3. Various Bone Conditions with Diverse Manifestations in the Neonatal Period:
Transient neonatal hyperparathyroidism and bone disorders, similar to the conditions mentioned above, are seen in cases of maternal hypoparathyroidism. In some incidents, the birth of an affected neonate may lead to the detection of previously undiagnosed maternal disease.

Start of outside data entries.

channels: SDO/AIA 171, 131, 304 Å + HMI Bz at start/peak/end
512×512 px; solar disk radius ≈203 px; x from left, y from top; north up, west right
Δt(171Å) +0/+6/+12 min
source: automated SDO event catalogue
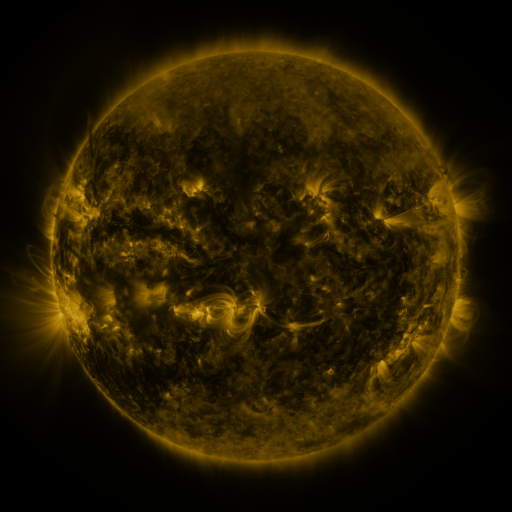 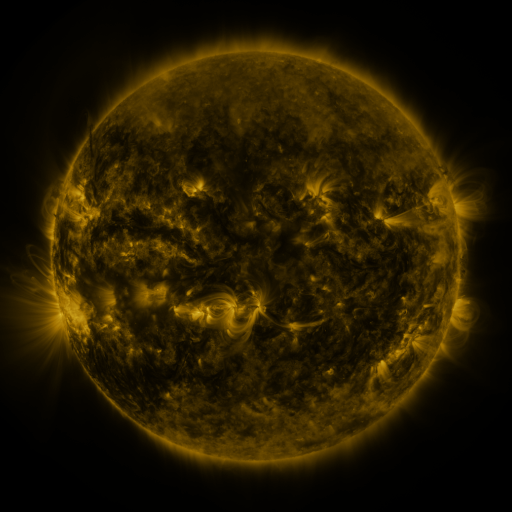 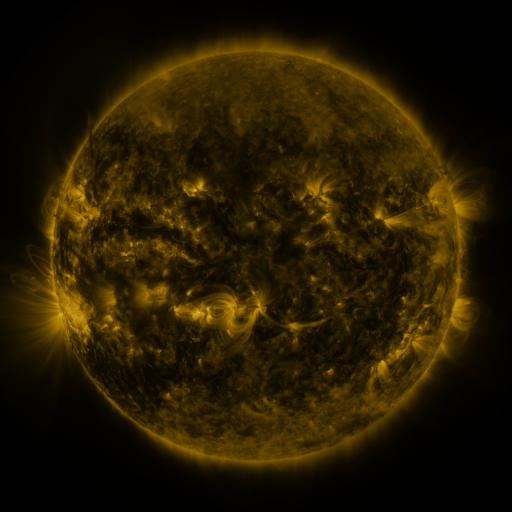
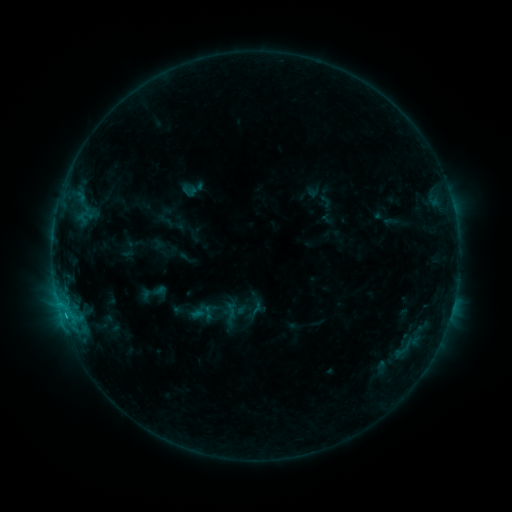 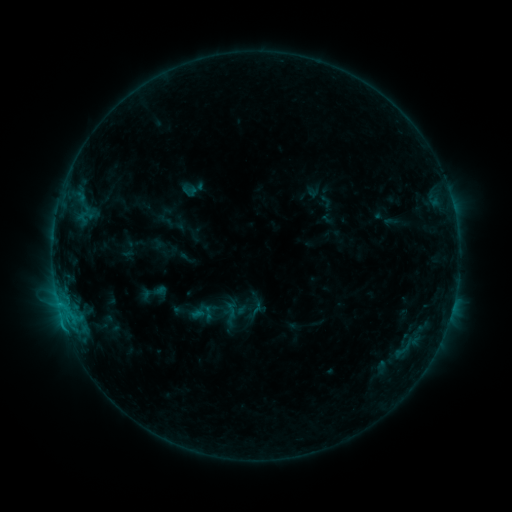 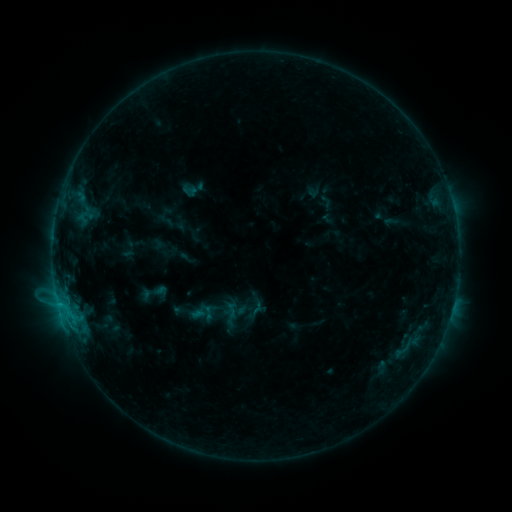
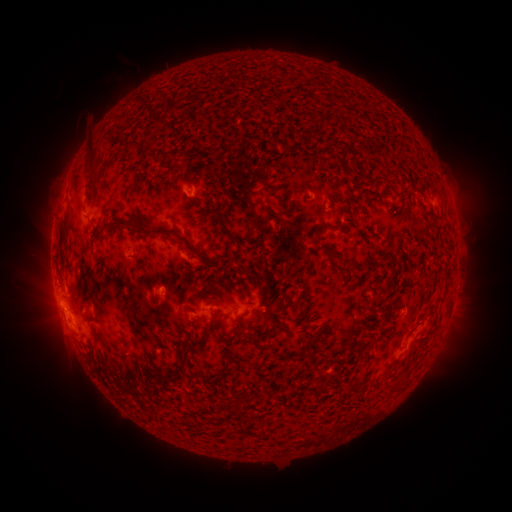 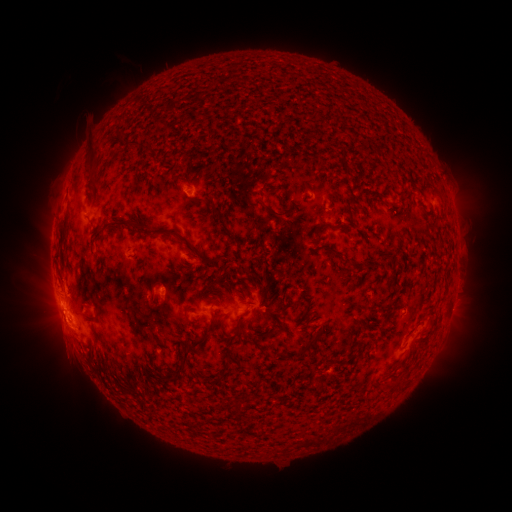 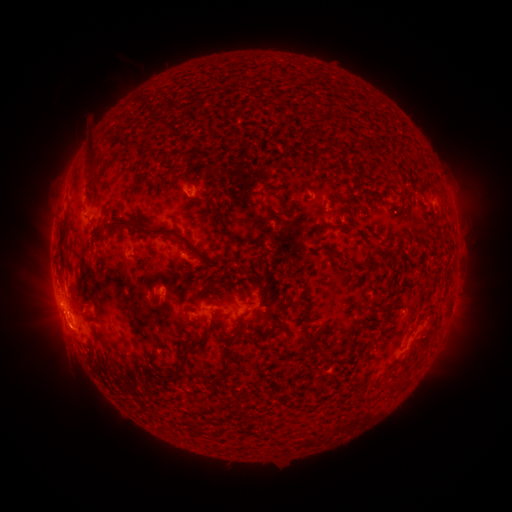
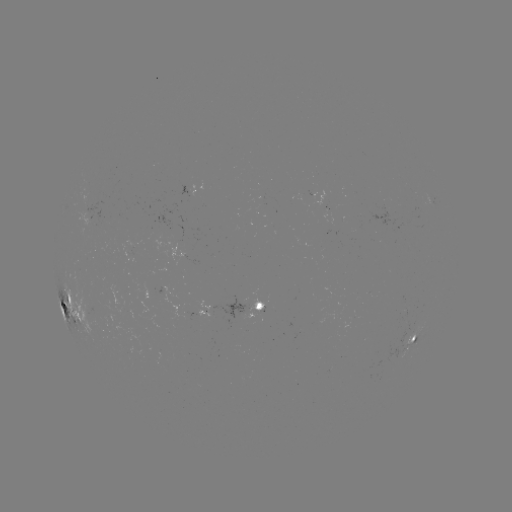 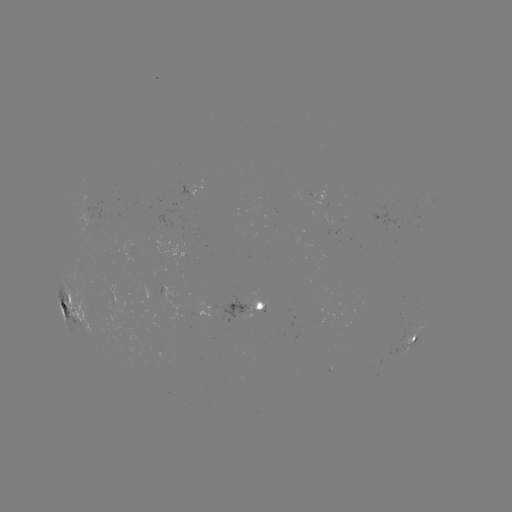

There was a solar eruption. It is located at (68, 336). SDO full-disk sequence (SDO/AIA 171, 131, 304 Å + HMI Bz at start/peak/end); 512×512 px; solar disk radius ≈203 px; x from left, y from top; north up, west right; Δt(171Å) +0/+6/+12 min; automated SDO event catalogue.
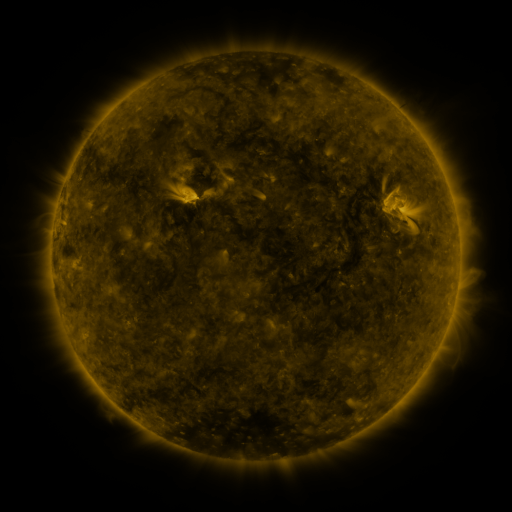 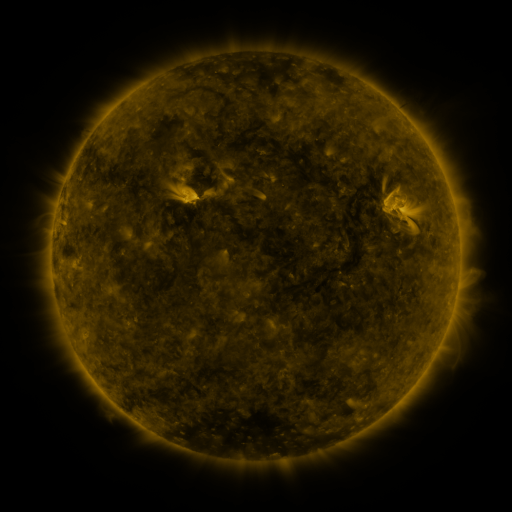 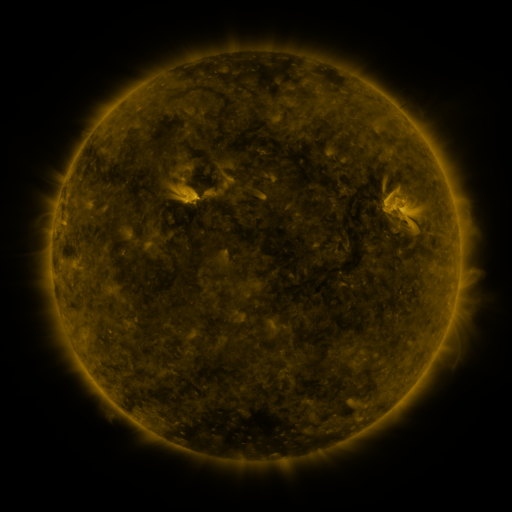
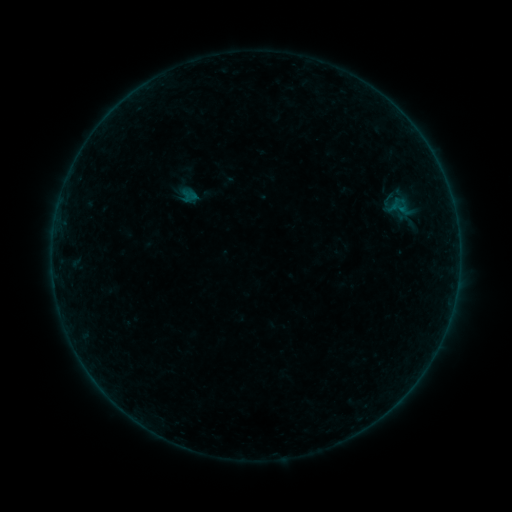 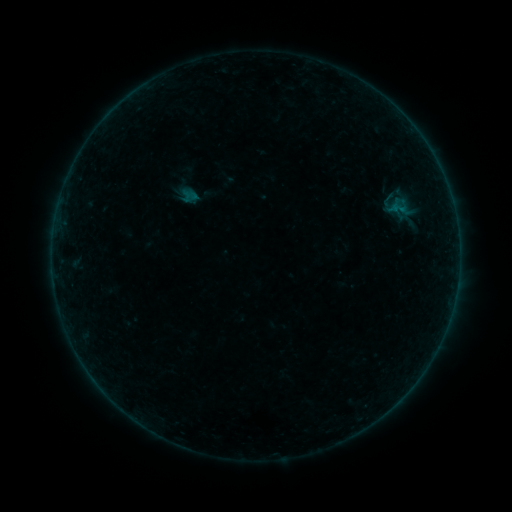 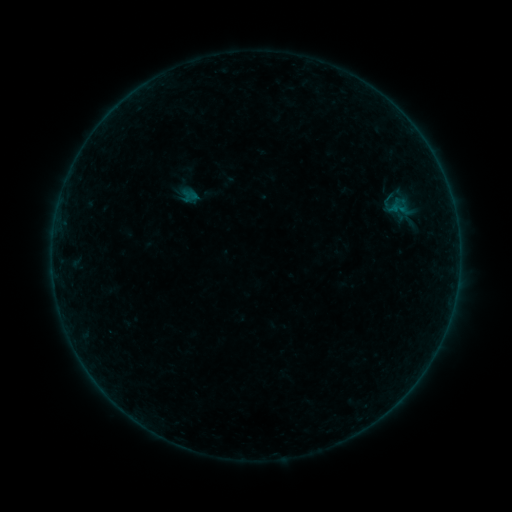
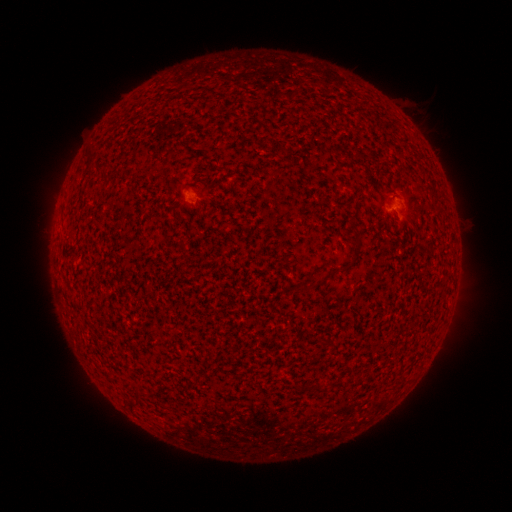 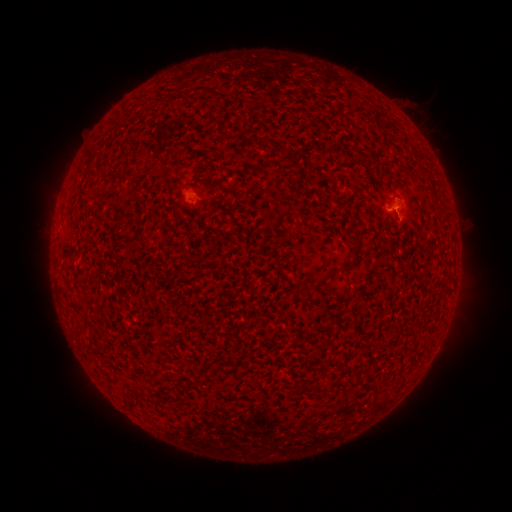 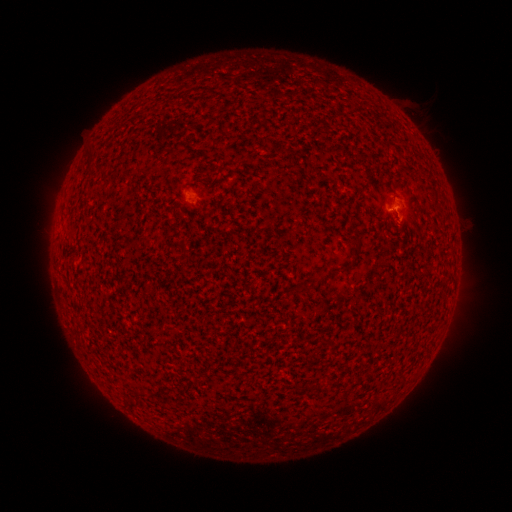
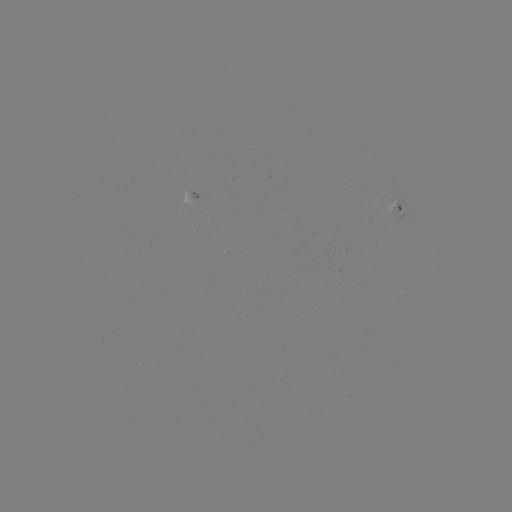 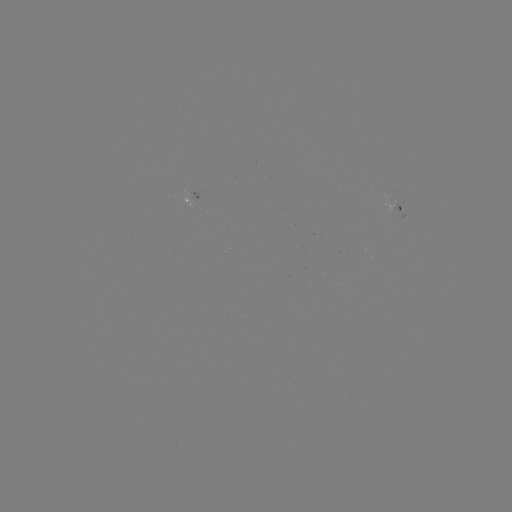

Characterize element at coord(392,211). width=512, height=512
B1.1 flare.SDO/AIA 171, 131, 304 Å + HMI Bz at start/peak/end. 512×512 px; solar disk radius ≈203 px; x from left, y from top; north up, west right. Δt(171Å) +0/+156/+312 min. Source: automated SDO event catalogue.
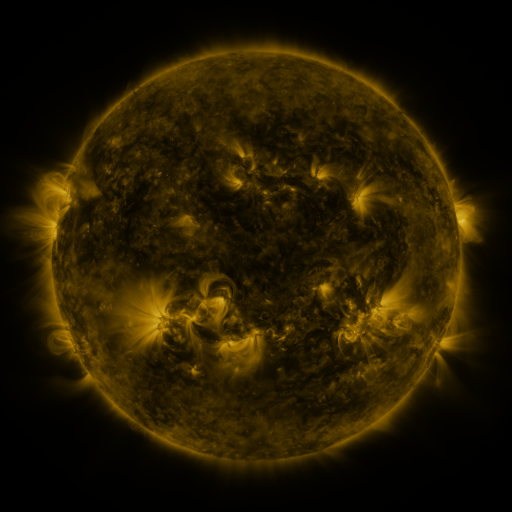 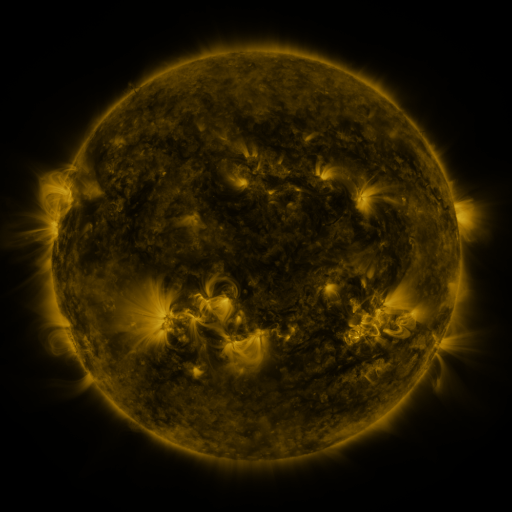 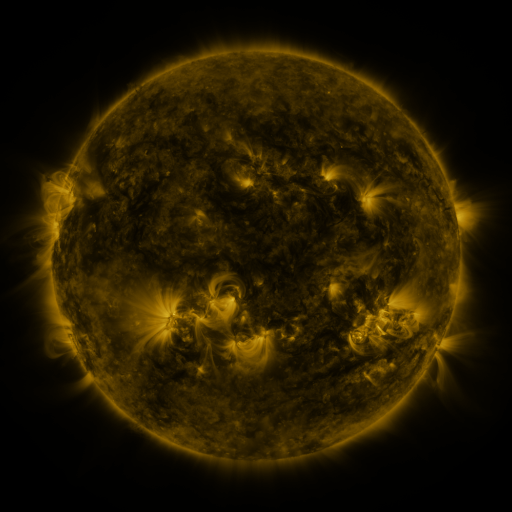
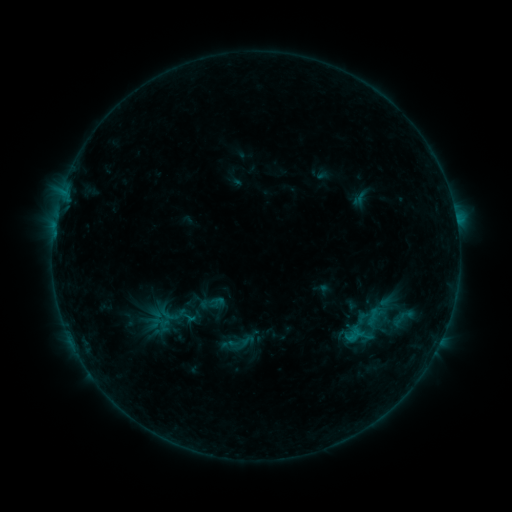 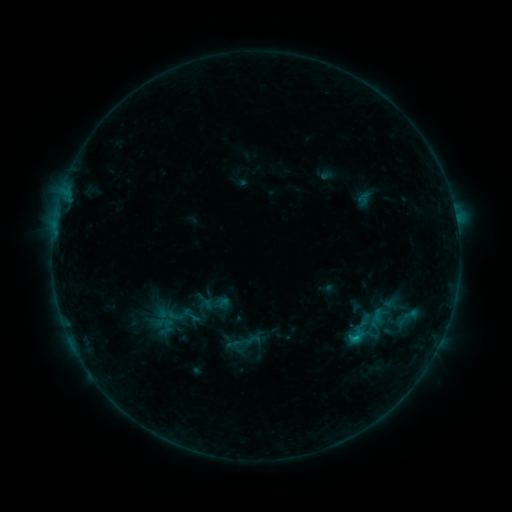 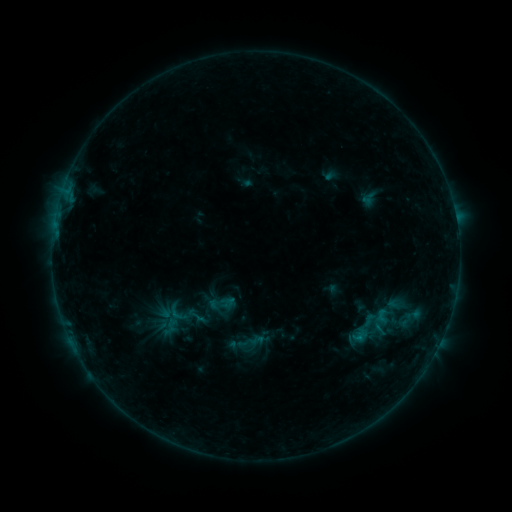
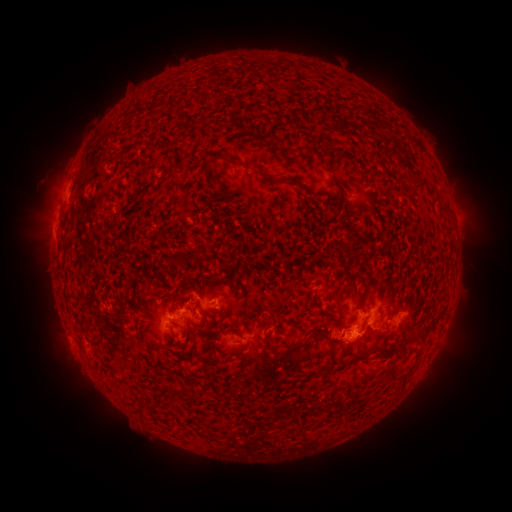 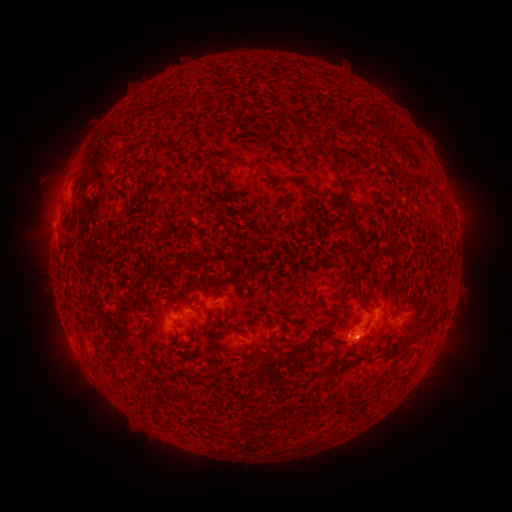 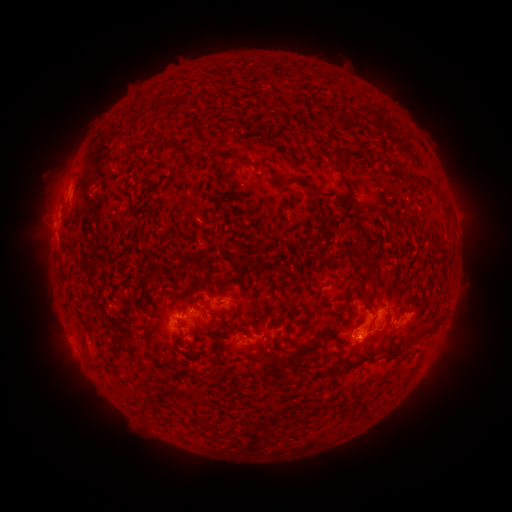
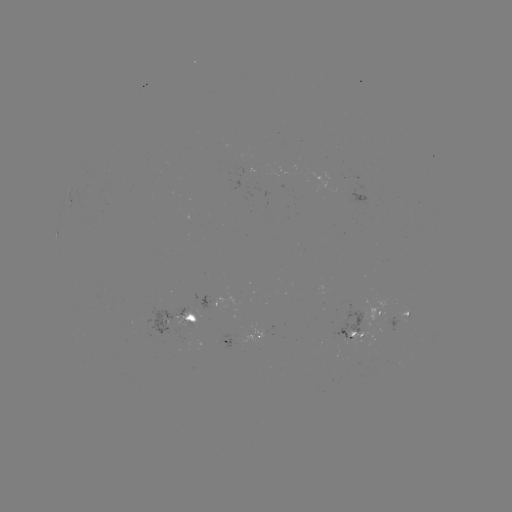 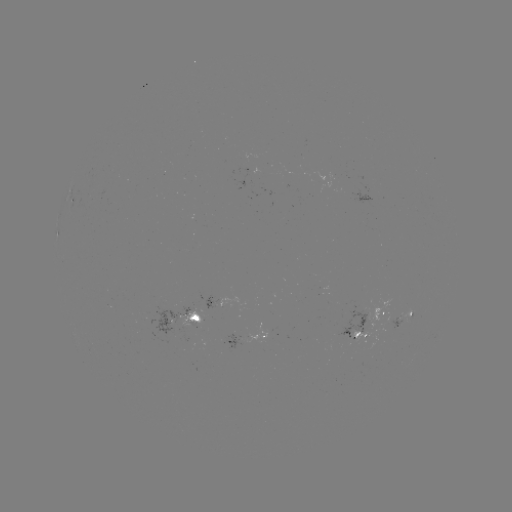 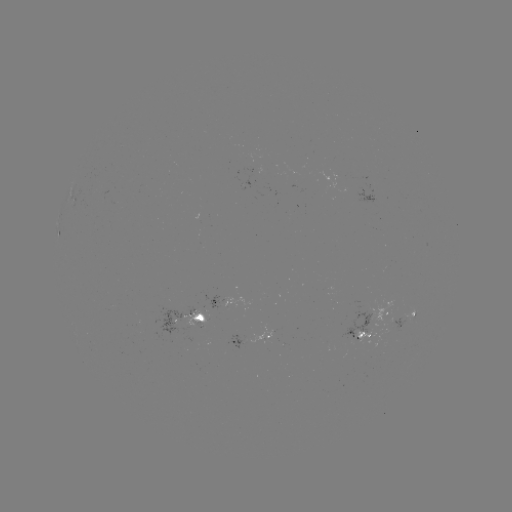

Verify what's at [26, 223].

During the neonatal period, osteopetrosis can present with hypocalcemia, elevated PTH levels, and X-ray evidence of dense, osteosclerotic bones. Another condition known as osteopenia of prematurity can also manifest with fractures in the ribs and long bones. Babies born before 28 weeks of gestational age are particularly prone to this condition, as most of the transfer of calcium from the mother to the fetus occurs during the final trimester of pregnancy.
Conclusion:
Neonatal bone health is becoming increasingly important, not only because early management can significantly impact bone health throughout childhood, adolescence, and early adulthood. Early and accurate diagnosis is crucial for initiating life-saving treatments like enzyme replacement therapy, especially for conditions like hypophosphatasia. Research in neonatal bone disorders is rapidly advancing, with intervention studies and drug trials focusing on promoting bone health as early as the prenatal stage for conditions like osteogenesis imperfecta or during the neonatal period for achondroplasia.